→ **Given problem**
Skip every image and restate the data word for word.

→ **Available records**

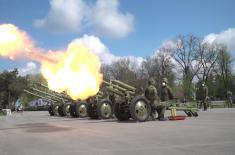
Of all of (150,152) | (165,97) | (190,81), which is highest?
(190,81)

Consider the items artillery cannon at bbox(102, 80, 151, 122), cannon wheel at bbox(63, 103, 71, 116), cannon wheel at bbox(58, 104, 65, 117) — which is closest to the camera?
artillery cannon at bbox(102, 80, 151, 122)

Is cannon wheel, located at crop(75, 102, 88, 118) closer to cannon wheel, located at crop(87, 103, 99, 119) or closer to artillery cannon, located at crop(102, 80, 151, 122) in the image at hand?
cannon wheel, located at crop(87, 103, 99, 119)

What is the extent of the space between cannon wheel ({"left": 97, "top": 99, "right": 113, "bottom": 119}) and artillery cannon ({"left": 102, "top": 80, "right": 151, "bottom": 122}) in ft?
3.23

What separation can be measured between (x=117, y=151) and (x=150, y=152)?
0.87m

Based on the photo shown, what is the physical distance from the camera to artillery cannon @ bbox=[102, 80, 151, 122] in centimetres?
2120

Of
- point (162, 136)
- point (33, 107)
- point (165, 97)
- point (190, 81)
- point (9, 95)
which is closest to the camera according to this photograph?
point (162, 136)

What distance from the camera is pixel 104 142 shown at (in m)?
12.6

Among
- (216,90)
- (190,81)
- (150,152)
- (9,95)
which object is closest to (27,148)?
(150,152)

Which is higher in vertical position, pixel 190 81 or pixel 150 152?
pixel 190 81

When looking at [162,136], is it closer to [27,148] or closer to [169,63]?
[27,148]

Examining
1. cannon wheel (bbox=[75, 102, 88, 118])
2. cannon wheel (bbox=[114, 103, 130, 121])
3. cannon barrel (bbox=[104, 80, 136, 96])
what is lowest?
cannon wheel (bbox=[114, 103, 130, 121])

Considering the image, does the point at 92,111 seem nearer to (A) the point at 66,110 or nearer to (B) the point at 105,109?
(B) the point at 105,109

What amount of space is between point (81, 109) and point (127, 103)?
35.8ft

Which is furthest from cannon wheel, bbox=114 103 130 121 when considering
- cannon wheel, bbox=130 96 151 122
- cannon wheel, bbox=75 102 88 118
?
cannon wheel, bbox=75 102 88 118
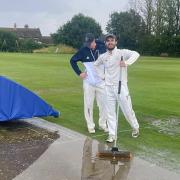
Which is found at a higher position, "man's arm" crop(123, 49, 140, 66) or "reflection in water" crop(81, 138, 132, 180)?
"man's arm" crop(123, 49, 140, 66)

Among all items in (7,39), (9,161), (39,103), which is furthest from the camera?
(7,39)

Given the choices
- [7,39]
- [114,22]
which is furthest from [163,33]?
[7,39]

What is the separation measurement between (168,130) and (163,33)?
6608 centimetres

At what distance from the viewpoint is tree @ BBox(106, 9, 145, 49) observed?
74625mm

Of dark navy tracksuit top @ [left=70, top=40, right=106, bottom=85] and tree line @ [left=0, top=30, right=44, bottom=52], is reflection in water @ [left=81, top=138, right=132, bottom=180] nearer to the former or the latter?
dark navy tracksuit top @ [left=70, top=40, right=106, bottom=85]

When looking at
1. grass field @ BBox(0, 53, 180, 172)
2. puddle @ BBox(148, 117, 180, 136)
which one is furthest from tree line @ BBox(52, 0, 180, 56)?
puddle @ BBox(148, 117, 180, 136)

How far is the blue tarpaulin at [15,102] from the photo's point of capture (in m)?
9.95

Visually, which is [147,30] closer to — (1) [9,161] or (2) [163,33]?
(2) [163,33]

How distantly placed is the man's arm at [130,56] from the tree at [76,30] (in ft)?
228

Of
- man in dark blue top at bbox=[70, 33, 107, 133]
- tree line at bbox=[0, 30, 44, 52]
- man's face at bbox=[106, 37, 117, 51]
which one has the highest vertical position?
man's face at bbox=[106, 37, 117, 51]

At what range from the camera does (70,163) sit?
24.5 ft

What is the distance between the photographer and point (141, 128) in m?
10.4

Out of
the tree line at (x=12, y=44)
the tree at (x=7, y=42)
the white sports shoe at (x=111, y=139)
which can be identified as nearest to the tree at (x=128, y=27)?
the tree line at (x=12, y=44)

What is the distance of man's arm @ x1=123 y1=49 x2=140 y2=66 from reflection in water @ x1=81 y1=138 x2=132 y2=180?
1750 millimetres
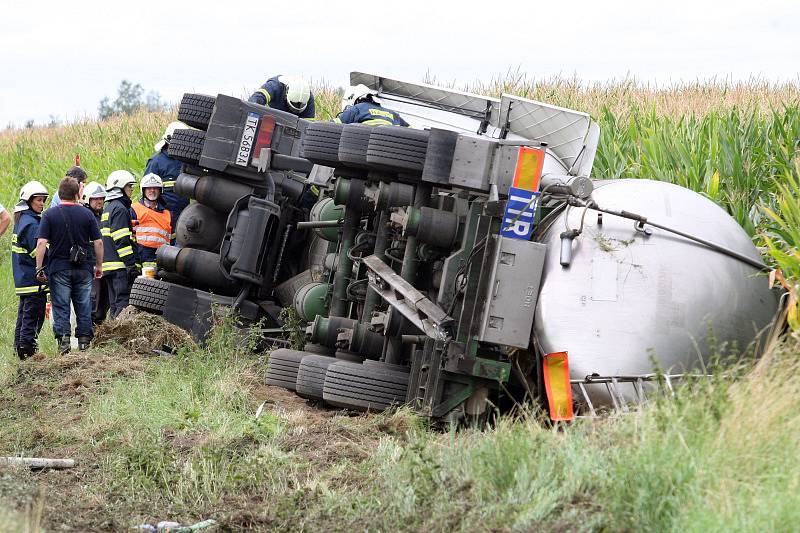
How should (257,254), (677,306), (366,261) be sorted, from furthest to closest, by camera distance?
(257,254) < (366,261) < (677,306)

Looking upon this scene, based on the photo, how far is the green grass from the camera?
4387 mm

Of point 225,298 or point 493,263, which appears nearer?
point 493,263

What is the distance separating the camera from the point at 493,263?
674 centimetres

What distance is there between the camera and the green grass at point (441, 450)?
4387 millimetres

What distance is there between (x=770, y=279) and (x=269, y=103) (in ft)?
20.6

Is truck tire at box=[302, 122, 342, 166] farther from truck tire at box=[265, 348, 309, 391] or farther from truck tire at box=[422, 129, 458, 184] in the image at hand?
truck tire at box=[265, 348, 309, 391]

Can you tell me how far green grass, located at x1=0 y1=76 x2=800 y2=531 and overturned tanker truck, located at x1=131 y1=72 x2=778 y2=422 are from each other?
35 centimetres

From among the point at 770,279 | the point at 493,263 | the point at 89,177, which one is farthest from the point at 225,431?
the point at 89,177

→ **Result of this exercise**
Of all of (150,152) | (165,97) | (190,81), which is highest?
(190,81)

Consider the items artillery cannon at bbox(102, 80, 151, 122), cannon wheel at bbox(63, 103, 71, 116), cannon wheel at bbox(58, 104, 65, 117) — which is closest to the camera?
artillery cannon at bbox(102, 80, 151, 122)

Is cannon wheel, located at crop(75, 102, 88, 118) closer to cannon wheel, located at crop(87, 103, 99, 119) or closer to artillery cannon, located at crop(102, 80, 151, 122) in the image at hand?
cannon wheel, located at crop(87, 103, 99, 119)

What is the extent of the space between cannon wheel ({"left": 97, "top": 99, "right": 113, "bottom": 119}) and artillery cannon ({"left": 102, "top": 80, "right": 151, "bottom": 122}) in ft?
3.23

What separation can be measured between (x=117, y=151) and (x=150, y=152)?
0.87m

Based on the photo shown, what is the physical distance from the camera to artillery cannon @ bbox=[102, 80, 151, 122] in centimetres?
2120

Of
- point (162, 136)
- point (33, 107)
- point (165, 97)
- point (190, 81)
- point (9, 95)
which is closest to the camera according to this photograph?
point (162, 136)

What distance from the camera is pixel 104 142 shown at (in m)?
12.6

Among
- (216,90)
- (190,81)
- (150,152)
- (9,95)
which object is closest to (27,148)?
(150,152)

Which is higher in vertical position, pixel 190 81 or pixel 150 152?
pixel 190 81

When looking at [162,136], is it closer to [27,148] or closer to [169,63]?
[27,148]

Examining
1. cannon wheel (bbox=[75, 102, 88, 118])
2. cannon wheel (bbox=[114, 103, 130, 121])
3. cannon barrel (bbox=[104, 80, 136, 96])
what is lowest?
cannon wheel (bbox=[114, 103, 130, 121])

Considering the image, does the point at 92,111 seem nearer to (A) the point at 66,110 or nearer to (B) the point at 105,109?
(B) the point at 105,109

What amount of space is between point (81, 109) and point (127, 103)?
35.8ft

Which is furthest from cannon wheel, bbox=114 103 130 121 when considering
- cannon wheel, bbox=130 96 151 122
- cannon wheel, bbox=75 102 88 118
?
cannon wheel, bbox=75 102 88 118
Which is found at a higher position, "man's arm" crop(123, 49, 140, 66) or "reflection in water" crop(81, 138, 132, 180)?
"man's arm" crop(123, 49, 140, 66)

Among all items in (7,39), (9,161), (39,103), which is furthest from the camera?
(7,39)

Given the choices
- [7,39]
- [114,22]
which is furthest from [163,33]?
[7,39]

What is the separation measurement between (168,130) and (163,33)?
6608 centimetres

At what distance from the viewpoint is tree @ BBox(106, 9, 145, 49) observed?
74625mm

Of dark navy tracksuit top @ [left=70, top=40, right=106, bottom=85] and tree line @ [left=0, top=30, right=44, bottom=52], is reflection in water @ [left=81, top=138, right=132, bottom=180] nearer to the former or the latter?
dark navy tracksuit top @ [left=70, top=40, right=106, bottom=85]

When looking at
1. grass field @ BBox(0, 53, 180, 172)
2. puddle @ BBox(148, 117, 180, 136)
which one is furthest from tree line @ BBox(52, 0, 180, 56)?
puddle @ BBox(148, 117, 180, 136)

How far is the blue tarpaulin at [15,102] from the photo's point of capture (in m)?
9.95

Visually, which is [147,30] closer to — (1) [9,161] or (2) [163,33]?
(2) [163,33]

How distantly placed is the man's arm at [130,56] from the tree at [76,30] (in ft)?
228

Of
- man in dark blue top at bbox=[70, 33, 107, 133]
- tree line at bbox=[0, 30, 44, 52]
- man's face at bbox=[106, 37, 117, 51]
which one has the highest vertical position?
man's face at bbox=[106, 37, 117, 51]

At what range from the camera does (70,163) sit?
24.5 ft

What is the distance between the photographer and point (141, 128) in m?
10.4

Out of
the tree line at (x=12, y=44)
the tree at (x=7, y=42)
the white sports shoe at (x=111, y=139)
which can be identified as nearest to the tree at (x=128, y=27)?
the tree line at (x=12, y=44)

What is the distance of man's arm @ x1=123 y1=49 x2=140 y2=66 from reflection in water @ x1=81 y1=138 x2=132 y2=180?
1750 millimetres
How should (257,254), (677,306), (366,261) be sorted, from furthest to closest, by camera distance?
(257,254) < (366,261) < (677,306)

Looking upon this scene, based on the photo, how far is the green grass from the camera?
4387 mm

Of point 225,298 or point 493,263, which appears nearer?
point 493,263

What is the distance separating the camera from the point at 493,263?
674 centimetres

What distance is there between the camera and the green grass at point (441, 450)?
4387 millimetres

What distance is there between (x=770, y=279) and (x=269, y=103) (in ft)?
20.6

Is truck tire at box=[302, 122, 342, 166] farther from truck tire at box=[265, 348, 309, 391] or farther from truck tire at box=[422, 129, 458, 184] in the image at hand?
truck tire at box=[265, 348, 309, 391]

Can you tell me how far green grass, located at x1=0 y1=76 x2=800 y2=531 and overturned tanker truck, located at x1=131 y1=72 x2=778 y2=422 are from each other?
35 centimetres

From among the point at 770,279 | the point at 493,263 | the point at 89,177, which one is farthest from the point at 225,431?
the point at 89,177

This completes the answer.